With the presidential election on the horizon, undocumented students and their families are questioning whether or not they should apply for the deferred action program. During the Republican Convention, Mitt Romney made no comment about deferred action, leaving undocumented students afraid of applying. “The Dreamers” do not know whether or not Romney is going to support the action if he is appointed as the next president.
Obama, on the other hand, made the program active before the elections. He promised undocumented students – the Dreamers – deferred action at the beginning of his presidency, but he didn’t finalize his promise until now.
“We all know it is a political move,” said Raul Z. Moreno, the Fresno State migrant services coordinator. “I don’t care if it is a political move because as long as President Obama gives my undocumented students something to protect them I am fine with the move.” “Obama is giving something to my students,” he added. “What is Romney giving them?”
It is highly recommended that undocumented students apply for deferred action as soon as possible. Moreno urges students not to hesitate or be afraid of the coming re-elections.

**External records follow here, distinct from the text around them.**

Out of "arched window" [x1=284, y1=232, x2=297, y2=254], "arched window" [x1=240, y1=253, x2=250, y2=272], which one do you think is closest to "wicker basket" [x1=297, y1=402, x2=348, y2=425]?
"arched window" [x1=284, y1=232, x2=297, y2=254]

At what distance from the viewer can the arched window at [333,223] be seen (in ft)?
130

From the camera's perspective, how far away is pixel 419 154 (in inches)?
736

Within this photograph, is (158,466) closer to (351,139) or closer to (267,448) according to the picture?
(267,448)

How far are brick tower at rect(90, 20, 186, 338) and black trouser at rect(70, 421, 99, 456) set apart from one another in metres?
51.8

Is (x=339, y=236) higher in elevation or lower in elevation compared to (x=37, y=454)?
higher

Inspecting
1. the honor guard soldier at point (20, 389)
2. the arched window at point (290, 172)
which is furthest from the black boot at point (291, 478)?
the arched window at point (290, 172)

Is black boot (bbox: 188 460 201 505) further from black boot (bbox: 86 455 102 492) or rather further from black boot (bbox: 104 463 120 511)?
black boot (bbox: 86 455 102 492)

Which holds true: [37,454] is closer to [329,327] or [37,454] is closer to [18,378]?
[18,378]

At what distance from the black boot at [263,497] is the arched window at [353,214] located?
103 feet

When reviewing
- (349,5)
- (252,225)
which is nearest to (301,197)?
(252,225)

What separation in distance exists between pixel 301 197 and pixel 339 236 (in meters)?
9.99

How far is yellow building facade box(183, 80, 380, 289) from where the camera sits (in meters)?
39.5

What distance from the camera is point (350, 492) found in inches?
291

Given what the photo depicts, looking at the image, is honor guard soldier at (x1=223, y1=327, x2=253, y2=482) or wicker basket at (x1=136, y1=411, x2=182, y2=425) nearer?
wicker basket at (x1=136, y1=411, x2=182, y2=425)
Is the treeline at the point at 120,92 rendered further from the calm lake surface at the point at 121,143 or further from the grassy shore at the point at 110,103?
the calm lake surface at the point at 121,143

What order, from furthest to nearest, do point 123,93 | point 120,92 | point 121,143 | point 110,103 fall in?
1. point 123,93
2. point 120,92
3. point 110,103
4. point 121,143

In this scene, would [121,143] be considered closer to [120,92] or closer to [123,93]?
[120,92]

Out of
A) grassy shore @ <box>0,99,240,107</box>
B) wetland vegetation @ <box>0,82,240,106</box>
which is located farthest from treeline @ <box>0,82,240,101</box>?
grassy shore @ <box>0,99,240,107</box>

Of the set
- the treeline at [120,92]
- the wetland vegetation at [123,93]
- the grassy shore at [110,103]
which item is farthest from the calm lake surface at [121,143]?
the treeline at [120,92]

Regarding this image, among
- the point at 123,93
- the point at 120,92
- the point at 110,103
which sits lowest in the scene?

But undocumented students are concerned that the action will be revoked and they will get deported. If you don’t apply for deferred action and the border patrol comes along, you are gone, according to Moreno. Students and their families are afraid to apply and he understands this. “Look at the fact that you’re here undocumented. That is already a risk, so if you’re saying that applying for deferred action is a bigger risk, it’s not,” he said.
If eligible, students need to apply as soon as possible. The application process can be complicated, and undocumented students should take the time, with their families, to gather their documents and ask the necessary questions regarding the process.